Apertem os Cintos: O Copiloto Sumiu? O impacto da dupla função na segurança e saúde do motorista de ônibus e na qualidade dos serviços do transporte coletivo urbano e metropolitano de Belo Horizonte

Período: O projeto foi publicado em 2023. O projeto de pesquisa que o originou iniciou-se em 2019, foi interrompido pela pandemia de Covid-19 e retomado em 2022.
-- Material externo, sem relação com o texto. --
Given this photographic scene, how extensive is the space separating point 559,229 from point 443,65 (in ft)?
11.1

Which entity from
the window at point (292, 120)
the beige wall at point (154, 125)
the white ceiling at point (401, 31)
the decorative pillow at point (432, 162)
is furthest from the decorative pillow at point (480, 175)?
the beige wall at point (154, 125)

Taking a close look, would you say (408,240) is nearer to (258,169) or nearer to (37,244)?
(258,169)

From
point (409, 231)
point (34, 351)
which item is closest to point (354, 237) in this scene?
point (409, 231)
O projeto tratou-se de uma Análise Ergonômica das condições de trabalho dos motoristas de ônibus de Belo Horizonte e Região Metropolitana (RMBH). O foco é o impacto da dupla função (motorista e cobrador) na segurança e saúde do motorista e na qualidade do serviço. A pesquisa utilizou a ergonomia da atividade para mapear situações críticas, cargas de trabalho física, cognitiva e emocional, e propor recomendações. A conclusão é que o sistema de trabalho com o cobrador funcionava como um sistema sociotécnico complexo de copilote que foi desestabilizado, gerando sobrecargas específicas ao motorista.

Objetivos

Objetivo do Projeto

  • Realizar uma Análise Ergonômica das condições de trabalho dos motoristas de ônibus de Belo Horizonte e RMBH.
  • Focar nas condições materiais, organizacionais e na carga de trabalho (física, cognitiva e emocional) relacionadas ao exercício da dupla função.
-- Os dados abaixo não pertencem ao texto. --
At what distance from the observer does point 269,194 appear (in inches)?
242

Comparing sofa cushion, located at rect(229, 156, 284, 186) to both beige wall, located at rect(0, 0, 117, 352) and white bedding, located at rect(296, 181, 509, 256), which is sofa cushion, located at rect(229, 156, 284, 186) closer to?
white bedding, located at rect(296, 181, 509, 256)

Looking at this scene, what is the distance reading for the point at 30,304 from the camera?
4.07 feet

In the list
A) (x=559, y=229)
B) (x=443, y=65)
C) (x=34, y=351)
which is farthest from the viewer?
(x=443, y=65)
Objetivo do Projeto/Recomendações

  • Discutir e promover a implantação de propostas de melhorias para oferecer um transporte coletivo urbano que expresse o trabalho digno, preserve a saúde e segurança e seja uma expressão da cidadania de motoristas e passageiros.
  • Formular recomendações técnicas para reorganizar o novo sistema sociotécnico centrado apenas no motorista.

Resultados Produzidos

A pesquisa resultou na produção de:

  • Este livro.
  • Um relatório final de pesquisa.
  • Um relatório executivo.
  • Uma cartilha com recomendações técnicas.

Principais Achados 

  • Sobrecarga Funcional: A dupla função incrementou atribuições como cobrar passagem, dar troco, liberar catraca e operar o elevador, tarefas que antes eram realizadas ou apoiadas pelo cobrador.
  • Pressão e Organização do Trabalho: O tempo de viagem prescrito não foi alterado após a retirada dos cobradores, gerando sobrecarga física e psicológica. A telemetria impõe limites por vezes incompatíveis com a realidade da condução.
  • Efeitos na Saúde: Sintomas de desgaste físico (dores na coluna, hérnia, cansaço visual, problemas renais) e mental/emocional (má qualidade do sono, estresse, afastamentos por questões psíquicas) são relatados.
  • Instrumentos e Segurança: Os ônibus (motor dianteiro, câmbio manual) e o posto de trabalho apresentavam problemas ergonômicos (bancos inadequados, ruído, calor) e falhas de visibilidade, aumentando o risco de acidentes e conflitos com passageiros.
  • Atividades Desenvolvidas: A pesquisa se deu por meio da Análise Ergonômica da Atividade com observações in loco, entrevistas e oficinas de validação com motoristas e agentes de bordo.

Publicações

O projeto previu a produção de:

Um artigo científico, a ser submetido para publicação com versão em português e inglês.

Envolvidos

Autores/Pesquisadores

  • Eugênio Paceli Hatem Diniz – Fundacentro – MG.
  • Francisco de Paula Antunes Lima – UFMG.
  • Marcelle La Guardia Lara de Castro – UFMG/FCO.
  • Samira Nagem Lima – UFMG/FCO.
  • Adson Eduardo Resende – UFMG.

Instituições de Execução

  • Escola de Engenharia da UFMG, Departamento de Engenharia de Produção, Laboratório de Ergonomia.
  • Fundação Christiano Ottoni (FCO).
  • FUNDACENTRO – MG.

Financiamento e Colaboração

  • Recursos Concedidos Por: Ministério Público do Trabalho em Minas Gerais (MPT-MG) – $3^{\circ}$ Região.
  • Parceiro na Pesquisa: Sindicato dos Trabalhadores Rodoviários de Belo Horizonte e Região (STTRBH).